How good does a TT have to be for a good cartridge


I have often wondered would you get good sound from a really good cartridge on a decent but not super good table. I am not an analog fanatic. I do own two fairly basic modern tables. One is a plain VPI Scout and the other a Music Hall MMF 5. Could I expect great sound from either one with a very high caliber cartridge that might cost lets say $3-5K . Is this an example of not being able to put lipstick on a pig?
mechans
Since turntable systems all work through vibrations, you want only the right vibrations getting to the cartridge. If the deck and arm are adding vibrations, the cartridge will pick them up. A better cartridge will more easily pick up those vibrations, as they can't tell which vibrations are the right ones (from the record groove) and which are the wrong ones (from the deck and arm). With an inferior deck that adds vibrations, the result is degraded sound.

Following this logic, you'd want as good a deck and tonearm as possible, as garbage into the cartridge = garbage out of it. I'm not calling either of your decks garbage by any means, but I'm not sure it would be worth your while to go all out with a cartridge. It'll most likely be similar to a great set of speakers ruthlessly revealing all the flaws of an inferior source or amp.

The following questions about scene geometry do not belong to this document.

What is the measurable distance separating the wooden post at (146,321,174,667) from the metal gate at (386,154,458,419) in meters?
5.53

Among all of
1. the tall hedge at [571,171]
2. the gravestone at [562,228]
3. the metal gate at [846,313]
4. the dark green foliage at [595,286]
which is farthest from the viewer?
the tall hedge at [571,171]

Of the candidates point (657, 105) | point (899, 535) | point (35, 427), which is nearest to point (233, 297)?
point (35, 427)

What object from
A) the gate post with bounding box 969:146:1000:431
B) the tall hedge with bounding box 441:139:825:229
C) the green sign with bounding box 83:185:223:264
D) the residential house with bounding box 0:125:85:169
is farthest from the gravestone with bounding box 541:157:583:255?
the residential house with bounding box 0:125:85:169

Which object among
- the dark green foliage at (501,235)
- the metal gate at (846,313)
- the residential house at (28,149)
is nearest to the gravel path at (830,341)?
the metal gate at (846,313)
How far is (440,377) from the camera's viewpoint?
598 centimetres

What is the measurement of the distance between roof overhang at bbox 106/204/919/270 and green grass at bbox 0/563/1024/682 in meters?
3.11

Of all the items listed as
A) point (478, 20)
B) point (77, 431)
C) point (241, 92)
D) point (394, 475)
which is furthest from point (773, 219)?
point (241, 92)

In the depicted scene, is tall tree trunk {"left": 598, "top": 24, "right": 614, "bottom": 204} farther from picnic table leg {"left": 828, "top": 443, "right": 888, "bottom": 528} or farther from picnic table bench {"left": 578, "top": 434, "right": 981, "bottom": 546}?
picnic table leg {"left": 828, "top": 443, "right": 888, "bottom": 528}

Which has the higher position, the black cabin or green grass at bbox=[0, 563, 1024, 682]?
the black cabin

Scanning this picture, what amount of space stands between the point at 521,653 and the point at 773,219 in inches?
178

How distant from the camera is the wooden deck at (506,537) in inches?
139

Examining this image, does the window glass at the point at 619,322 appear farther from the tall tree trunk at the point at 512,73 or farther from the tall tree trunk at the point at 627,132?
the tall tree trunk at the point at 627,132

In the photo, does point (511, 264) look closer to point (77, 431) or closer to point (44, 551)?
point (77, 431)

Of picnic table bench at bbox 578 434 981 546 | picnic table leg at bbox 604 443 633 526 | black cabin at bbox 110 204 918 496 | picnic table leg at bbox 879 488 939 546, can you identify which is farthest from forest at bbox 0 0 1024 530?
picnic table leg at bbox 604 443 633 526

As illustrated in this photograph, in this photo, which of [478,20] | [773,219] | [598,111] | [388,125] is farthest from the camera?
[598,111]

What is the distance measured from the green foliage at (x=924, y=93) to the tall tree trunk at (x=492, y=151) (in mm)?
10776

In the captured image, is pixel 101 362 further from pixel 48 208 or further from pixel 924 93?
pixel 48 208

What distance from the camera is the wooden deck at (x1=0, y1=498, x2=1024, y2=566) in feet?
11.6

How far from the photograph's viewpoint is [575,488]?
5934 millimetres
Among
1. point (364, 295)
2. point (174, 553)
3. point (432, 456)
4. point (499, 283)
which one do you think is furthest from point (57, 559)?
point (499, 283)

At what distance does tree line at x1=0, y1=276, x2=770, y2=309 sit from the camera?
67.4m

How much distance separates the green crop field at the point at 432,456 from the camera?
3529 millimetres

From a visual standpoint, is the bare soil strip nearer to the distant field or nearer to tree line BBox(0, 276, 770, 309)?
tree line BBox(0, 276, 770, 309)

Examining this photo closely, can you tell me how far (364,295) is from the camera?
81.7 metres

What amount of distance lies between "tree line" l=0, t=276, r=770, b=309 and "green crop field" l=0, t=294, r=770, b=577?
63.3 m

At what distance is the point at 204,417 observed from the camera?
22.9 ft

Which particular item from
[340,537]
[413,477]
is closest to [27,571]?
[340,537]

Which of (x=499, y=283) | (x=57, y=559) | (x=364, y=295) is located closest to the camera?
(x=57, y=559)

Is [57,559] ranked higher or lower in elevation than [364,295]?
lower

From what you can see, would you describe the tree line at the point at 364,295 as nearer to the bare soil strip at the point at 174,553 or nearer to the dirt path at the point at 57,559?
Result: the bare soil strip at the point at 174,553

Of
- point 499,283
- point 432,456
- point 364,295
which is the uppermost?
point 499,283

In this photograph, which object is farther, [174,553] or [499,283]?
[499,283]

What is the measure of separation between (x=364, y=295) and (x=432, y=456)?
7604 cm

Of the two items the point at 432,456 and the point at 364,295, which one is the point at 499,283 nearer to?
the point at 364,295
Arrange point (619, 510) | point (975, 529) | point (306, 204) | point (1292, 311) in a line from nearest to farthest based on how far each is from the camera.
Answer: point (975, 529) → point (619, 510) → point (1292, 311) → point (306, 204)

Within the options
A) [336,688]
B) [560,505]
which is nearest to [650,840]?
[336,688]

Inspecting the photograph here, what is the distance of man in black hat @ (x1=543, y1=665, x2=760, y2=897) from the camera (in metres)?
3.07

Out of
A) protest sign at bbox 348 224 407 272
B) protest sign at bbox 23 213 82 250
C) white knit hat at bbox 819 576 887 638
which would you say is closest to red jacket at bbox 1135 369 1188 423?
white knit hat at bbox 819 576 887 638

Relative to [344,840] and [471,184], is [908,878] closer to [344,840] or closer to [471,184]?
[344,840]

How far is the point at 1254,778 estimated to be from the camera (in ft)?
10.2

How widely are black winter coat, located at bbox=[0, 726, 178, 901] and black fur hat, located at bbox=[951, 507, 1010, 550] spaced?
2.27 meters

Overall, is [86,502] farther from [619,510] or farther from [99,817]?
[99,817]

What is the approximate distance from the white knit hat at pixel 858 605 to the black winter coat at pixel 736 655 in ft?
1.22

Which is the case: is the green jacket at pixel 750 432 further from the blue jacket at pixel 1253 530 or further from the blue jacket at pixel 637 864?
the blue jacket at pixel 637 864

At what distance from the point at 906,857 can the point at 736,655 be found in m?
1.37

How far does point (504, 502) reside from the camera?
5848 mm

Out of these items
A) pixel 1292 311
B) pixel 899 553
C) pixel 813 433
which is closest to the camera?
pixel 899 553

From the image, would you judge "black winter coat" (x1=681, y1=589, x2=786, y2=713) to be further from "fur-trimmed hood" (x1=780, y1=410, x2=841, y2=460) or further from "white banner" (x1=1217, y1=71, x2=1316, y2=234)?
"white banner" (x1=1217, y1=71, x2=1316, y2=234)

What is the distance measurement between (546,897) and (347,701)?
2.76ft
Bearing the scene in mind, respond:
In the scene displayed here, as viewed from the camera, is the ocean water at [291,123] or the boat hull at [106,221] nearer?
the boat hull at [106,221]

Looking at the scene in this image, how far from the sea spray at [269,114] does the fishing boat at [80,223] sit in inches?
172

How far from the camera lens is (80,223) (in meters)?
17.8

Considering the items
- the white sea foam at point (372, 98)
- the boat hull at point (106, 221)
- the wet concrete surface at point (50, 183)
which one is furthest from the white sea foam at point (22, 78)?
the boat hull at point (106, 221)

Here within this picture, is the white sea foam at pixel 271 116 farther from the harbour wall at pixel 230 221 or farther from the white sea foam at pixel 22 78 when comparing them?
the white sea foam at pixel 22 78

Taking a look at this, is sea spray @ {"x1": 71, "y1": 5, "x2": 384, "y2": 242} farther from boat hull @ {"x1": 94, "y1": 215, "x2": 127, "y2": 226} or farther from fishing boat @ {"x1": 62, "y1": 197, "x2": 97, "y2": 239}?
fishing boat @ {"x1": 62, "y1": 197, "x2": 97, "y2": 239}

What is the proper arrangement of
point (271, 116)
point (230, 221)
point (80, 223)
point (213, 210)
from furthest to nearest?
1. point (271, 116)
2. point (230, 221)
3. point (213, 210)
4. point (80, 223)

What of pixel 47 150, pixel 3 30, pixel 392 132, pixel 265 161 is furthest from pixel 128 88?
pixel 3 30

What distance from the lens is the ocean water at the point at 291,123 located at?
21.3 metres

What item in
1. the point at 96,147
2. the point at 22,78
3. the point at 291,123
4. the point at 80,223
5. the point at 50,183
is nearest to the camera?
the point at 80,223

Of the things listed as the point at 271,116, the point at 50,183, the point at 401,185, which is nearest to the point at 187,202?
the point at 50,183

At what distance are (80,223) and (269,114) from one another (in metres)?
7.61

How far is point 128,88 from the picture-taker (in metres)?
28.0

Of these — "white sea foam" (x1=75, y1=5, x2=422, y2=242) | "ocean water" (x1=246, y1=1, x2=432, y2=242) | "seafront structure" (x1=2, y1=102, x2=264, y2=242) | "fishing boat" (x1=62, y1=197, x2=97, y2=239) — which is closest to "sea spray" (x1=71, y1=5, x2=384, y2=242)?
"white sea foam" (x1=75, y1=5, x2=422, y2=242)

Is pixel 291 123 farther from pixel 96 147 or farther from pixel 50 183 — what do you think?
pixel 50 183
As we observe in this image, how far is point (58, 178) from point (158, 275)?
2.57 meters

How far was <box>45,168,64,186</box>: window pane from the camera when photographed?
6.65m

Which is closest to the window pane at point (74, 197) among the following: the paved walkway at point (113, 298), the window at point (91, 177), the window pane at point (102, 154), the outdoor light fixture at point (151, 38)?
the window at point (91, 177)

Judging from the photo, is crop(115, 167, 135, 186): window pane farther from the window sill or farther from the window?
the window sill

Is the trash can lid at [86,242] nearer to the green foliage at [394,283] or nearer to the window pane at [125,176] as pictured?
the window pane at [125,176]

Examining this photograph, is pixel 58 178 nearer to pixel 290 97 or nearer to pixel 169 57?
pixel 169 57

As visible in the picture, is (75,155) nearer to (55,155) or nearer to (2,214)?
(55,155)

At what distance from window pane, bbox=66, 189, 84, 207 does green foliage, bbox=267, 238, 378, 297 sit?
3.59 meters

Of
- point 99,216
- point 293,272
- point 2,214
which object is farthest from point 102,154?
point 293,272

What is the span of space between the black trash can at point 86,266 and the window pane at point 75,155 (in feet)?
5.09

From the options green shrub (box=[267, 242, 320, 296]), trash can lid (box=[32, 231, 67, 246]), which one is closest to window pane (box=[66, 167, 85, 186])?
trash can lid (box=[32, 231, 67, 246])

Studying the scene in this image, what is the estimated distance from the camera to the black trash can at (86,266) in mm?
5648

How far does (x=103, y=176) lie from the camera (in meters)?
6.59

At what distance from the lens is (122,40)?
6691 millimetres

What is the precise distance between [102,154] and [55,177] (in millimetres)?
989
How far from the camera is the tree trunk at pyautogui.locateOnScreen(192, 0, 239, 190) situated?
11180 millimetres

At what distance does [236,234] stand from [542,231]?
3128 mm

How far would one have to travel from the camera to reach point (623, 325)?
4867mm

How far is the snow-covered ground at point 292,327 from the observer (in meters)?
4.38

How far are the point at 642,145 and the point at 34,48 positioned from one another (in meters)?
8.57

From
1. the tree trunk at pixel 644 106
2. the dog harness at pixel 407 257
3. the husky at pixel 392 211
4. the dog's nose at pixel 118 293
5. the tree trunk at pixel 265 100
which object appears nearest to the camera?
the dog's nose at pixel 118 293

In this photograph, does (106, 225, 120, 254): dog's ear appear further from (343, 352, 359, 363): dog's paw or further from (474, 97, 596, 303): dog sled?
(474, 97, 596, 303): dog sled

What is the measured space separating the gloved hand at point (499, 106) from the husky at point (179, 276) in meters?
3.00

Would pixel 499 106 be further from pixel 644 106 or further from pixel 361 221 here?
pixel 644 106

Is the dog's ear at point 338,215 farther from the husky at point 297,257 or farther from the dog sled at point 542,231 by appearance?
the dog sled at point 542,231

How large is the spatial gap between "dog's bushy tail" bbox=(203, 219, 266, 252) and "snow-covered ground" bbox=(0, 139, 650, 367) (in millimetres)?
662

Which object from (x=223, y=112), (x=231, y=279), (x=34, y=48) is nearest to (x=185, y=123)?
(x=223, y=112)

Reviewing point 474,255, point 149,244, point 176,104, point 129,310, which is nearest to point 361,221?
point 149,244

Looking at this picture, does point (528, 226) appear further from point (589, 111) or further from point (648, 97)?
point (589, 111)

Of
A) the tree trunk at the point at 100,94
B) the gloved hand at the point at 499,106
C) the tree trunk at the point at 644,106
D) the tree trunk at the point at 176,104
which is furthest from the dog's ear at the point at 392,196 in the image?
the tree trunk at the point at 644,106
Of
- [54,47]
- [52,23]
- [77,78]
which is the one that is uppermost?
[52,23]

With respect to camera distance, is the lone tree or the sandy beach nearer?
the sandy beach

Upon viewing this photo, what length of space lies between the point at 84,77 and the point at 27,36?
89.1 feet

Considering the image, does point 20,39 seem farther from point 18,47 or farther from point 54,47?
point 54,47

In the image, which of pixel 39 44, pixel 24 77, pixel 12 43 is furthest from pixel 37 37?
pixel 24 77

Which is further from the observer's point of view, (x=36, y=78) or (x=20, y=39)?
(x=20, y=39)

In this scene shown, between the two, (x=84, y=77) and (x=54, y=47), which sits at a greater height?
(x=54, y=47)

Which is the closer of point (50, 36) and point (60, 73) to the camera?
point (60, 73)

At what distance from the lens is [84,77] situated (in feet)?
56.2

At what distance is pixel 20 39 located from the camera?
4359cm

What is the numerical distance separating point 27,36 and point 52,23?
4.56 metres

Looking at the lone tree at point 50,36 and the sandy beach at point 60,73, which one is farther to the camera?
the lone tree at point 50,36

I wouldn't spend much more than the cost of the deck and tonearm on the cartridge. I have a Pro-Ject 1Xpression with Speedbox II and acrylic platter, and run a Dynavector 10x5. While demoing the cartridge, I got to hear the shortcomings of the deck. It's a great match IMO, but the 10x5 is capable of better performance. One of these days when I have more disposable income, more vinyl, more time to listen to it, and my daughter is older than 14 months, I'll buy a better deck for the 10x5.
Don't bother. 10x5 is okay, nothing more. I have it on my Spacedeck/Spacearm and look forward to getting rid of it. When you are ready for a better table/arm you will want a better cartridge too. But it will sound better on better combo, sure.
I belong to table first school. Then tonearm and phono stage, then cartridge. Putting $3k cartridge on those tables/arms would be a very strange undertaking, to put it mildly.
The 10x5 is OK and nothing more? A lot of people would disagree with that statement. I've heard a lot of cartridges on my deck for about the same price - Linn, Grado, Ortofon, and Goldring to name a couple - and nothing came remotely close to my ears.
I like the 10x5 but it is clearly not as good as a 17d3 or Lyra Delos. Of course, those cartridges are at least twice as expensvie, but still not in the stratosphere. I believe that the $1000-1500 range of cartridges give the best bang for the buck, which includes the Ortofon Cadenza/Kontrapunkt and Benz Glider series. After that the law of diminishing returns really kicks in.
Imho
The best answer is "It's complicated." There just isn't an easy answer because the table/arm/cartridge is a combination and some combos have a synergism and some do not. The issue is made more maddening because the types of sonic changes from an upgraded table are different from the changes with an upgraded arm or cartridge. I don't doubt Cousinbilly's story above comparing the Linn arms and cartridges; it shows how important the tonearm is, and I agree with that completely. However, improving the table the arm is on can result in some qualitative changes in the sound that, once heard, are indispensable. When I replaced my VPI 19 III with an early Galibier some 8 years ago, I was stunned by some of the changes----a profound sense of quiet that I had never experienced before; a lack of mechanical artifice; and a remarkable sense of see-through transparency. These changes were in addition to the normal audiophile stuff like improved detail, frequency extension, imaging etc. My conclusion was that a table upgrade can result in some qualitative improvements that cannot be achieved with a new tonearm or cartridge. So all 3 are important, but if I were to rank them in my order of priority, I would say the table is #1, arm #2 and the cartridge a distant #3. In fact, right now I have a $400 cartridge (AT 33EV) on my Triplanar VII and Galibier Gavia, and it sounds very, very good. Not as good as my Benz LP, but it doesn't give up anything I consider essential to listening to records. Going backwards on the table, however, would not be an acceptable compromise.